If you’d like to replicate his experiment, I’ve included a recipe for the positive control bread (nummy!) and negative control (great for boat anchors or building bricks). I’ve included some of his comments on the results and his conclusion.

Control loaf: flour, yeast, salt, sugar, water

Negative control loaf: no yeast, flour, sugar, water, and salt

Ingredients in control:

  • 12 oz all-purpose flour
  • 8 oz water (warm)
  • 2 1/4 tsp yeast
  • 2 tsp sugar
  • 1 tsp salt

Put the yeast in the warm water along with the sugar, and let this sit for about ten minutes (proofing). Then mix in the flour, 4 oz at a time, adding the salt in after the first measure of the flour.

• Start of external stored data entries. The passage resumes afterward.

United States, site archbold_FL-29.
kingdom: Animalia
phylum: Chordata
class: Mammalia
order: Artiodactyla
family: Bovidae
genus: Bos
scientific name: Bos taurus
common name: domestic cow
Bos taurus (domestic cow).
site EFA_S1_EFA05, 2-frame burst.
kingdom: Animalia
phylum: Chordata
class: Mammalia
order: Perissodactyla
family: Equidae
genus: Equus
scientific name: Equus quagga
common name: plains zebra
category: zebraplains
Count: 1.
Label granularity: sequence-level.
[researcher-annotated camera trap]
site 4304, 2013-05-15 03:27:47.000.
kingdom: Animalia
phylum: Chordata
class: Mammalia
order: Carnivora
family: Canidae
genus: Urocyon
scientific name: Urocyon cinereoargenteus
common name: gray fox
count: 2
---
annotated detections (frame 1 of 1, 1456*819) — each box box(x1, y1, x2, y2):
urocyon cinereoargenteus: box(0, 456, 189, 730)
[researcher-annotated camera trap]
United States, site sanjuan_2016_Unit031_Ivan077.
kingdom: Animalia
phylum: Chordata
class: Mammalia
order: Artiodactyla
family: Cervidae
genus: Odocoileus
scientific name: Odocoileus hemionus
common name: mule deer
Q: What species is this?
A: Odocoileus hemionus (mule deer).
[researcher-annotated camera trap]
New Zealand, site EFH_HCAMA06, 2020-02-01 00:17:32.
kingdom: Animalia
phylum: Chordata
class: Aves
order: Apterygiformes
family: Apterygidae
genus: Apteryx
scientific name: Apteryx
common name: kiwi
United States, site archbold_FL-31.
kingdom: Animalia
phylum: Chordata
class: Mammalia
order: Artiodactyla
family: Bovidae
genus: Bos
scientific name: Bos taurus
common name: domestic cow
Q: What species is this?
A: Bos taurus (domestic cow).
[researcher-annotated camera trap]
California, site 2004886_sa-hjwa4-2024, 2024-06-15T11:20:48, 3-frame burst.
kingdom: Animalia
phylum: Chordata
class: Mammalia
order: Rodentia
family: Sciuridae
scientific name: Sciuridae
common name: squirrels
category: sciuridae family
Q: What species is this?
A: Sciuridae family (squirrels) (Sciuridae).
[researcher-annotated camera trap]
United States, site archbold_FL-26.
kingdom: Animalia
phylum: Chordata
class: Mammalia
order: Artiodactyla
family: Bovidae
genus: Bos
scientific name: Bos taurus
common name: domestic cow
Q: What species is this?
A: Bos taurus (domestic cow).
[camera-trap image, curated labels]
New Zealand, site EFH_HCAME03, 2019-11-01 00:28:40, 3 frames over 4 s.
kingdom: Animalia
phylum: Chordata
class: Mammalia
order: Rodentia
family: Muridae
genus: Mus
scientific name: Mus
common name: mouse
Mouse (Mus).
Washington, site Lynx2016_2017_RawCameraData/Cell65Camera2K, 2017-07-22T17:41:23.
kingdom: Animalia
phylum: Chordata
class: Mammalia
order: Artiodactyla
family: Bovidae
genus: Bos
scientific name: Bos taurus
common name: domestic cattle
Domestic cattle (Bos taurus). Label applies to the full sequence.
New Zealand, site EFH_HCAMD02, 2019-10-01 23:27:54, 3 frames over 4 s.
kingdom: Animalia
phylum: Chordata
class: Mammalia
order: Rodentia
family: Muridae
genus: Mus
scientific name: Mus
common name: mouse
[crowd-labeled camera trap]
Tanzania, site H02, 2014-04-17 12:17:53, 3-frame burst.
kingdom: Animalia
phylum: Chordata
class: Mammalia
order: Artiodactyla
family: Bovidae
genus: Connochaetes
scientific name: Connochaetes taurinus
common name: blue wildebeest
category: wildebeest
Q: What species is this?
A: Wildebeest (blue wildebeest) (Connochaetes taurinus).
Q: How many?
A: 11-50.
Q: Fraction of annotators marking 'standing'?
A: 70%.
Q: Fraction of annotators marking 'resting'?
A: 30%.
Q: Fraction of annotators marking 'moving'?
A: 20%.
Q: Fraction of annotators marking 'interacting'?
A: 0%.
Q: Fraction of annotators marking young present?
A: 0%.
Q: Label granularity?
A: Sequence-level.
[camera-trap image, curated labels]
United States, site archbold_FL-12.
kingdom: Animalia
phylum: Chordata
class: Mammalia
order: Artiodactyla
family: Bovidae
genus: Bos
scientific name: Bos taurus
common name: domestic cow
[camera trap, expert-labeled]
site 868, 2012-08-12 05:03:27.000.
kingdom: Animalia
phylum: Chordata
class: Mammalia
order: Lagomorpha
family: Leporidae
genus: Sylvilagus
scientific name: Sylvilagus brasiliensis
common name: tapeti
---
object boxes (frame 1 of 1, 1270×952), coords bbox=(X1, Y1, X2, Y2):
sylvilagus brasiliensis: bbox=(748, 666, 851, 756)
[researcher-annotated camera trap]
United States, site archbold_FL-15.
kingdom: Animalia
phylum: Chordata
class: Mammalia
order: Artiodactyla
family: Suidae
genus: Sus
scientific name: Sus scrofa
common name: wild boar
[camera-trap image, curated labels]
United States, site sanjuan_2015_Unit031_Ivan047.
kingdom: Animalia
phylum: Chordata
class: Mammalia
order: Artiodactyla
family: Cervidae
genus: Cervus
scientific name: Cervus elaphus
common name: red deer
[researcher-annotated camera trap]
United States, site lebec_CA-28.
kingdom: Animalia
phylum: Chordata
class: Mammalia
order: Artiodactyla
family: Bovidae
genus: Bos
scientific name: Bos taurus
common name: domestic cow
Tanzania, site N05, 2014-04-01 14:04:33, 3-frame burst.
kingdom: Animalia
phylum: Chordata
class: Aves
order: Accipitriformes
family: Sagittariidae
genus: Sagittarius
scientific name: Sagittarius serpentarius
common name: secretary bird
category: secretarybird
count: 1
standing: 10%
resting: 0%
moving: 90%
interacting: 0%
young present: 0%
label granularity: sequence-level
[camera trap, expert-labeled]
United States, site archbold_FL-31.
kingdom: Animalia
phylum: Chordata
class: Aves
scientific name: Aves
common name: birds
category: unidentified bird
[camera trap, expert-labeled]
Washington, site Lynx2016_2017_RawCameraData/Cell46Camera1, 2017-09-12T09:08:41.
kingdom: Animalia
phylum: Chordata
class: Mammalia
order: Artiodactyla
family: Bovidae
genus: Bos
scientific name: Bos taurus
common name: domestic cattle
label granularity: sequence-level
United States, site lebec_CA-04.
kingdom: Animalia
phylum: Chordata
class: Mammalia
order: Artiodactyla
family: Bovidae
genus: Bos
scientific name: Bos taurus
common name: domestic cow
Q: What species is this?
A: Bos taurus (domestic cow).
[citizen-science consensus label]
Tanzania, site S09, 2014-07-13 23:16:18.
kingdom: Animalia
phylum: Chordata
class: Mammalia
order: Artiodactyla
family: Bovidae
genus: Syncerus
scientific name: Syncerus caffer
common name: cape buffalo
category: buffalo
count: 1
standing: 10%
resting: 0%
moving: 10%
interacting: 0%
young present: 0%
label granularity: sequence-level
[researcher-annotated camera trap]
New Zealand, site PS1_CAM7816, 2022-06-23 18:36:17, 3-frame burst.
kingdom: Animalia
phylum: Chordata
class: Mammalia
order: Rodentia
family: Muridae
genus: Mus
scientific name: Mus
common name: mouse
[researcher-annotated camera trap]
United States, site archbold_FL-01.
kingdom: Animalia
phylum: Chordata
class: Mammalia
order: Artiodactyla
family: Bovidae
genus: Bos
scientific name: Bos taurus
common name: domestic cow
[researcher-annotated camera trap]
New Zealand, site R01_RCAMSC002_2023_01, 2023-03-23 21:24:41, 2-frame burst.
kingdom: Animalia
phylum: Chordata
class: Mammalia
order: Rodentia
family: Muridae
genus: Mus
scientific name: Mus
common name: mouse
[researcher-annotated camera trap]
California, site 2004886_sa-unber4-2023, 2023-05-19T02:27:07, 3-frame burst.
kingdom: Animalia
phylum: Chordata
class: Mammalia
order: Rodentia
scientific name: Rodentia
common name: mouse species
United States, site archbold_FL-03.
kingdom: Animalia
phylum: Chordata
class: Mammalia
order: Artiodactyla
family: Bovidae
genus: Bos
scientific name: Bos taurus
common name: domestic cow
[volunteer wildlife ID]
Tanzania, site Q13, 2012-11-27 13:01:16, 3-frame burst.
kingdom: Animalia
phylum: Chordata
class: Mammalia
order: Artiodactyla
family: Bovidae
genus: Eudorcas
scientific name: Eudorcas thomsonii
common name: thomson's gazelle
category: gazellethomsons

Turn the kneaded dough ball into an oiled bowl, making sure the dough is coated. Allow to rise for 45 minutes (we timed everything to make sure both doughs were treated the same). Punch down, shape into a loaf, and allow to rise in the pan for another 30 minutes. Bake at 350 F for 50 minutes.

On the left is the positive control dough, the negative control is in the larger bowl on the right.
After 45 minutes on the countertop, the positive control dough is showing the action of the yeast, while the negative control is the same size.
negative and positive: baked for the same time at the same temperature. We were interested that the negative didn’t brown up.

The texture of the control was better than the negative because the carbon dioxide from the farts and burps cased the bread to inflate the batter or dough.

Fluffy bread, and solid yucky stuff.

 

The control that has yeast was fluffy and soft and looked like bread
The negative control looked like clay and was hard on the inside and gooey in the inside.